- Nickname: Tara@0z

World Series of Poker
- Bracelets: 3
- Final tables: 14 (including unofficial)
- Money finishes: 111
- Highest WSOP Main Event finish: 404th, 2024

World Poker Tour
- Money finishes: 5

= Anson Tsang =

Hong Kong poker player

Anson Tsang (曾恩盛) is a Hong Kong semi-professional midstakes poker player active both on the online and the live arena.
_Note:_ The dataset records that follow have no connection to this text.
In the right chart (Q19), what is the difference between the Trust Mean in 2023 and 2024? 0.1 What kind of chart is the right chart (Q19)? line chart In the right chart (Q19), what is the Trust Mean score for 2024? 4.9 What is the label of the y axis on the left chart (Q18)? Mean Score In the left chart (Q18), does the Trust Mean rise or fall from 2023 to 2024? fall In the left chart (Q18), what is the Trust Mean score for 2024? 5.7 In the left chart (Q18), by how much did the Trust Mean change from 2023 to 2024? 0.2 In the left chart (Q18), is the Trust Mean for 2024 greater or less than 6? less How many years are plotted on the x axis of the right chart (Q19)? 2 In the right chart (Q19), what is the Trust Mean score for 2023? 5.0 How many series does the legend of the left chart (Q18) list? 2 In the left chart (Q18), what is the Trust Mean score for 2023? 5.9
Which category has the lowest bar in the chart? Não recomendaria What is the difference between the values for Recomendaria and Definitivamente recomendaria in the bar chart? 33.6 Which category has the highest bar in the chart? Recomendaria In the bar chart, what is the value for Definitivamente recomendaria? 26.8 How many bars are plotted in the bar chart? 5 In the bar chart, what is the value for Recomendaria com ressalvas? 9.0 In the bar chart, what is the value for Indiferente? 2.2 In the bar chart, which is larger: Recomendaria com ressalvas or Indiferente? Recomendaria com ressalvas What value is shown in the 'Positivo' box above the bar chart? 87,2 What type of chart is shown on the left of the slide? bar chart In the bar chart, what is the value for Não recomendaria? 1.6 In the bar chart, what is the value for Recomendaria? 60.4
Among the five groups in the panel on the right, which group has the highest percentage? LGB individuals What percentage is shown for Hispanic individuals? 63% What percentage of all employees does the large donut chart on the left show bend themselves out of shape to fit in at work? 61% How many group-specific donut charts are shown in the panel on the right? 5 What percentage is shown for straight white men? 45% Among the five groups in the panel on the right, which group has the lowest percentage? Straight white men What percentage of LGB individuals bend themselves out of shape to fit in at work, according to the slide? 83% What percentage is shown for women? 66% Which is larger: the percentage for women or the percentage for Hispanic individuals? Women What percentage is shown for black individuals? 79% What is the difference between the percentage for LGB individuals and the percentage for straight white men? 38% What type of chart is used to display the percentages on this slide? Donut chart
As of October 2024, Tsang's total live tournament winnings exceeds $3,900,000. He rankes seventh among Hong Kong poker players in regard to all-time winnings.

==Career==
Tsang's biggest score came in the 2013 Asia Millions Main Event cashing for $921,004 finishing 7th. Tsang finished second in a 2017 Asia Championship of Poker event for $201,181. Through playing in cash games, Tsang had won a significant sum by 2017. Beginning that year, he started to do increased global traveling to compete in poker competitions.

Tsang won the World Series of Poker bracelet in 2018. It was the first time a Hong Kong player had won the prize. Tsang finished first in €2,020 + 180 Pot Limit Omaha 8-Max (Event#7) for $105,428. He won his second World Series of Poker bracelet during the 2020 event. In the WSOP $500 Deepstack No-Limit Hold'em (Event #68), he finished first for $150,460. Tsang secured his third bracelet at the 2022 World Series of Poker in the €2,000 Pot Limit Omaha (Bracelet Event #4), finishing first for $94,525.

==Personal life==
Tsang is married and has a daughter.